Objective:
Output every entry exactly as written, but omit the pictures.

[Items listed in a dataset]
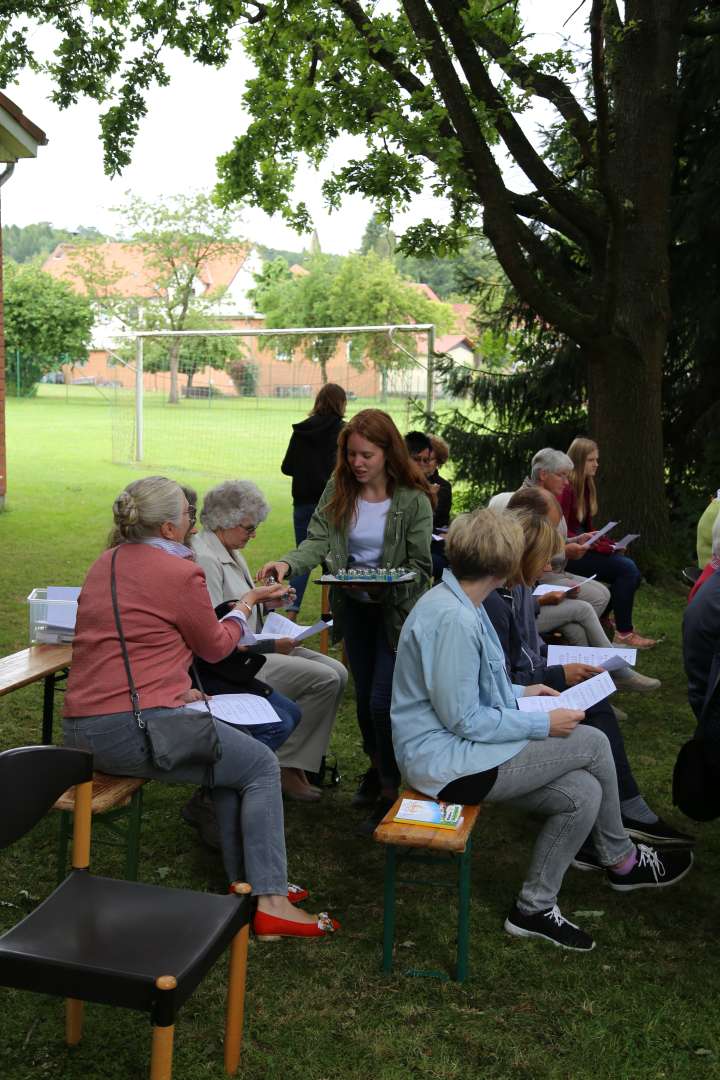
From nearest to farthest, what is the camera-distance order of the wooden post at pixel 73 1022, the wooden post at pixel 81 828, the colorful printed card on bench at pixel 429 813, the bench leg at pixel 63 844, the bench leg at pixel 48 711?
the wooden post at pixel 81 828, the wooden post at pixel 73 1022, the colorful printed card on bench at pixel 429 813, the bench leg at pixel 63 844, the bench leg at pixel 48 711

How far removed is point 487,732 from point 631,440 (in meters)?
7.31

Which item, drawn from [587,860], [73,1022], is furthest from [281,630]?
[73,1022]

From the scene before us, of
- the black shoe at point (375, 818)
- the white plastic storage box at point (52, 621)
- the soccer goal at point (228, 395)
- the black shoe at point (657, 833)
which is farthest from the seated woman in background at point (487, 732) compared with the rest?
the soccer goal at point (228, 395)

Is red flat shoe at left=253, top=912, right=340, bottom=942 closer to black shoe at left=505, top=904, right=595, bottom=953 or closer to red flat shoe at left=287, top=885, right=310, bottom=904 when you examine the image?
red flat shoe at left=287, top=885, right=310, bottom=904

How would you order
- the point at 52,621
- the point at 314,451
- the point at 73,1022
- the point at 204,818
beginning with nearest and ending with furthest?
1. the point at 73,1022
2. the point at 204,818
3. the point at 52,621
4. the point at 314,451

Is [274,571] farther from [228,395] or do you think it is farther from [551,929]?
[228,395]

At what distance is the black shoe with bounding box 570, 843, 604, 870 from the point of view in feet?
14.9

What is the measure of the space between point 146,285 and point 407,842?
51705mm

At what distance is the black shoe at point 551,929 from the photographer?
12.7ft

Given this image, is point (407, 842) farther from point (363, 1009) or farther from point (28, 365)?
point (28, 365)

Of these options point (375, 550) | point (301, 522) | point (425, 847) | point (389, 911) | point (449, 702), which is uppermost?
point (375, 550)

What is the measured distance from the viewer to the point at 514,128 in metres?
10.3

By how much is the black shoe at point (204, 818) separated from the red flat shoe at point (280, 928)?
0.67m

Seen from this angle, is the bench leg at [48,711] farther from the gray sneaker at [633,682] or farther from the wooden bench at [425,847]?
the gray sneaker at [633,682]
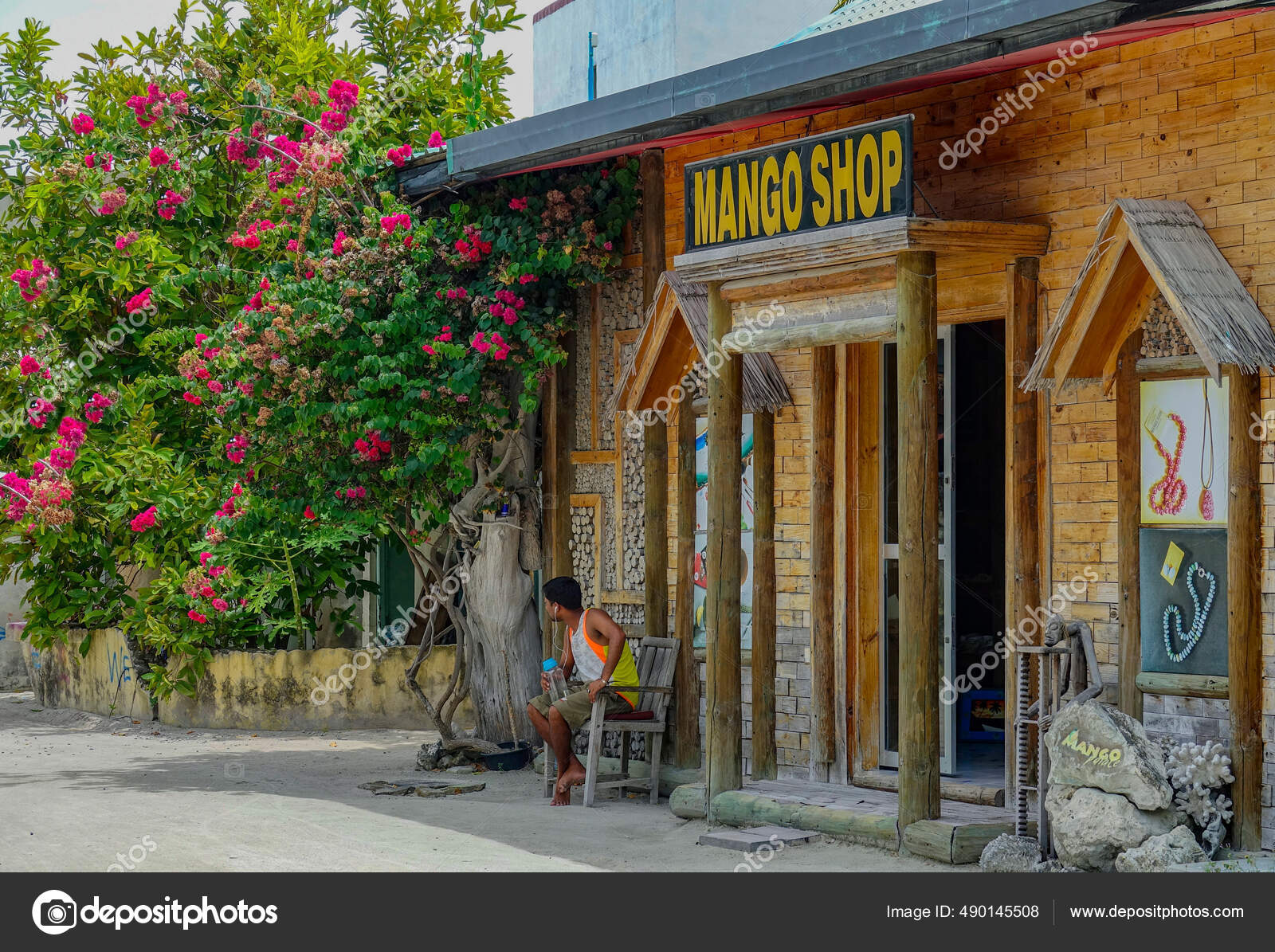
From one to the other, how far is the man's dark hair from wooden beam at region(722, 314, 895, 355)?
2.05 m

Solution to this exercise:
From nearest to farthest, what is the camera-distance order of the wooden post at pixel 73 1022, the wooden post at pixel 81 828, the colorful printed card on bench at pixel 429 813, the bench leg at pixel 63 844, the bench leg at pixel 48 711?
the wooden post at pixel 81 828, the wooden post at pixel 73 1022, the colorful printed card on bench at pixel 429 813, the bench leg at pixel 63 844, the bench leg at pixel 48 711

How far removed is point 487,732 from point 631,440 (in meters)?
7.31

Which item, drawn from [587,860], [73,1022], is furthest from [281,630]?
[73,1022]

From the scene before us, of
- the black shoe at point (375, 818)
- the white plastic storage box at point (52, 621)
- the soccer goal at point (228, 395)
- the black shoe at point (657, 833)
which is farthest from the seated woman in background at point (487, 732) compared with the rest?
the soccer goal at point (228, 395)

Is red flat shoe at left=253, top=912, right=340, bottom=942 closer to black shoe at left=505, top=904, right=595, bottom=953 or closer to red flat shoe at left=287, top=885, right=310, bottom=904 when you examine the image?
red flat shoe at left=287, top=885, right=310, bottom=904

How would you order
- the point at 52,621
- the point at 314,451
- the point at 73,1022
- the point at 204,818
beginning with nearest and ending with furthest?
1. the point at 73,1022
2. the point at 204,818
3. the point at 52,621
4. the point at 314,451

Is [274,571] farther from [228,395] or do you think it is farther from [551,929]?
[228,395]

At what distance is the black shoe with bounding box 570, 843, 604, 870 from the point of view in feet?
14.9

What is the measure of the space between point 146,285 and point 407,842?
51705mm

At what distance is the black shoe at point 551,929 from the photographer?
12.7ft

Given this image, is point (407, 842) farther from point (363, 1009) or farther from point (28, 365)?
point (28, 365)

Of these options point (375, 550) | point (301, 522) | point (425, 847) | point (389, 911) | point (449, 702), which is uppermost?
point (375, 550)

What is the measured distance from the viewer to the point at 514,128 in metres?
10.3

By how much is the black shoe at point (204, 818) separated from the red flat shoe at point (280, 928)?
0.67m

Seen from this angle, is the bench leg at [48,711] farther from the gray sneaker at [633,682] or farther from the wooden bench at [425,847]?
the gray sneaker at [633,682]
From one to the other, how far is the man's dark hair from wooden beam at region(722, 314, 895, 355)?
2.05 m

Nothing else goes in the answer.